Supplied data:
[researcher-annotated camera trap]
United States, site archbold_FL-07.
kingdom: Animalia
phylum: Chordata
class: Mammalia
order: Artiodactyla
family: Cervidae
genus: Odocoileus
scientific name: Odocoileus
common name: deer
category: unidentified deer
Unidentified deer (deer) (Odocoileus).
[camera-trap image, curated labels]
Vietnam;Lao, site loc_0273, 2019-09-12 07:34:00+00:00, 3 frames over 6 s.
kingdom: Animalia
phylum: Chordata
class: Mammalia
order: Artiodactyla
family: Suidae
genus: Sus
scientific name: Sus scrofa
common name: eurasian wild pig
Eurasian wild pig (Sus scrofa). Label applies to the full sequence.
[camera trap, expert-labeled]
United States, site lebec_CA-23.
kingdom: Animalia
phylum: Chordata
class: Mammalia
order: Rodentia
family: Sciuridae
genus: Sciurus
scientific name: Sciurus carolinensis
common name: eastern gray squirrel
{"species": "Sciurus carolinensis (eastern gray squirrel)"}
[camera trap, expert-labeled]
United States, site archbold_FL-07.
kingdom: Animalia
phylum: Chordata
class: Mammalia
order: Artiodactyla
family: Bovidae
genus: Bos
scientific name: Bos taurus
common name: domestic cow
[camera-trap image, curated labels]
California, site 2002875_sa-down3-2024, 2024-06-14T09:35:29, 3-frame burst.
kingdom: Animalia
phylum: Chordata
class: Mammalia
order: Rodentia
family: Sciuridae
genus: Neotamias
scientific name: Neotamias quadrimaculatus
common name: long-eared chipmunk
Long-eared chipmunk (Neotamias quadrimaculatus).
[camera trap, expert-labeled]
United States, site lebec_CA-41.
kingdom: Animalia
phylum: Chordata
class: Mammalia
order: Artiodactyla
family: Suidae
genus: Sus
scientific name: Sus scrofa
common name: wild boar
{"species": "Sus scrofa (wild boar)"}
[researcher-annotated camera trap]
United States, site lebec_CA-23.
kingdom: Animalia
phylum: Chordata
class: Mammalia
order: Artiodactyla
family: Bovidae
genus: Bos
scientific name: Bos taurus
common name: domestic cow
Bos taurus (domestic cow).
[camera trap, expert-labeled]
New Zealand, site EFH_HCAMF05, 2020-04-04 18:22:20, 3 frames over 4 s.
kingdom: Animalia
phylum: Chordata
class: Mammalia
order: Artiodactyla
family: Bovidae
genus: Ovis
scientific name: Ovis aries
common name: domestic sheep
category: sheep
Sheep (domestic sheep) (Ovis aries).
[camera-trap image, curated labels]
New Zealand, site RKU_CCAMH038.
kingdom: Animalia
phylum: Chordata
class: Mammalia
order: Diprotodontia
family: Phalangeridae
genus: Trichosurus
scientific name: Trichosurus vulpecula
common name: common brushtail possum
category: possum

Your instructions: Would you please give all of the entries above once more, exactly as they are?

Solution to the exercise:
[researcher-annotated camera trap]
United States, site archbold_FL-07.
kingdom: Animalia
phylum: Chordata
class: Mammalia
order: Artiodactyla
family: Cervidae
genus: Odocoileus
scientific name: Odocoileus
common name: deer
category: unidentified deer
Unidentified deer (deer) (Odocoileus).
[camera-trap image, curated labels]
Vietnam;Lao, site loc_0273, 2019-09-12 07:34:00+00:00, 3 frames over 6 s.
kingdom: Animalia
phylum: Chordata
class: Mammalia
order: Artiodactyla
family: Suidae
genus: Sus
scientific name: Sus scrofa
common name: eurasian wild pig
Eurasian wild pig (Sus scrofa). Label applies to the full sequence.
[camera trap, expert-labeled]
United States, site lebec_CA-23.
kingdom: Animalia
phylum: Chordata
class: Mammalia
order: Rodentia
family: Sciuridae
genus: Sciurus
scientific name: Sciurus carolinensis
common name: eastern gray squirrel
{"species": "Sciurus carolinensis (eastern gray squirrel)"}
[camera trap, expert-labeled]
United States, site archbold_FL-07.
kingdom: Animalia
phylum: Chordata
class: Mammalia
order: Artiodactyla
family: Bovidae
genus: Bos
scientific name: Bos taurus
common name: domestic cow
[camera-trap image, curated labels]
California, site 2002875_sa-down3-2024, 2024-06-14T09:35:29, 3-frame burst.
kingdom: Animalia
phylum: Chordata
class: Mammalia
order: Rodentia
family: Sciuridae
genus: Neotamias
scientific name: Neotamias quadrimaculatus
common name: long-eared chipmunk
Long-eared chipmunk (Neotamias quadrimaculatus).
[camera trap, expert-labeled]
United States, site lebec_CA-41.
kingdom: Animalia
phylum: Chordata
class: Mammalia
order: Artiodactyla
family: Suidae
genus: Sus
scientific name: Sus scrofa
common name: wild boar
{"species": "Sus scrofa (wild boar)"}
[researcher-annotated camera trap]
United States, site lebec_CA-23.
kingdom: Animalia
phylum: Chordata
class: Mammalia
order: Artiodactyla
family: Bovidae
genus: Bos
scientific name: Bos taurus
common name: domestic cow
Bos taurus (domestic cow).
[camera trap, expert-labeled]
New Zealand, site EFH_HCAMF05, 2020-04-04 18:22:20, 3 frames over 4 s.
kingdom: Animalia
phylum: Chordata
class: Mammalia
order: Artiodactyla
family: Bovidae
genus: Ovis
scientific name: Ovis aries
common name: domestic sheep
category: sheep
Sheep (domestic sheep) (Ovis aries).
[camera-trap image, curated labels]
New Zealand, site RKU_CCAMH038.
kingdom: Animalia
phylum: Chordata
class: Mammalia
order: Diprotodontia
family: Phalangeridae
genus: Trichosurus
scientific name: Trichosurus vulpecula
common name: common brushtail possum
category: possum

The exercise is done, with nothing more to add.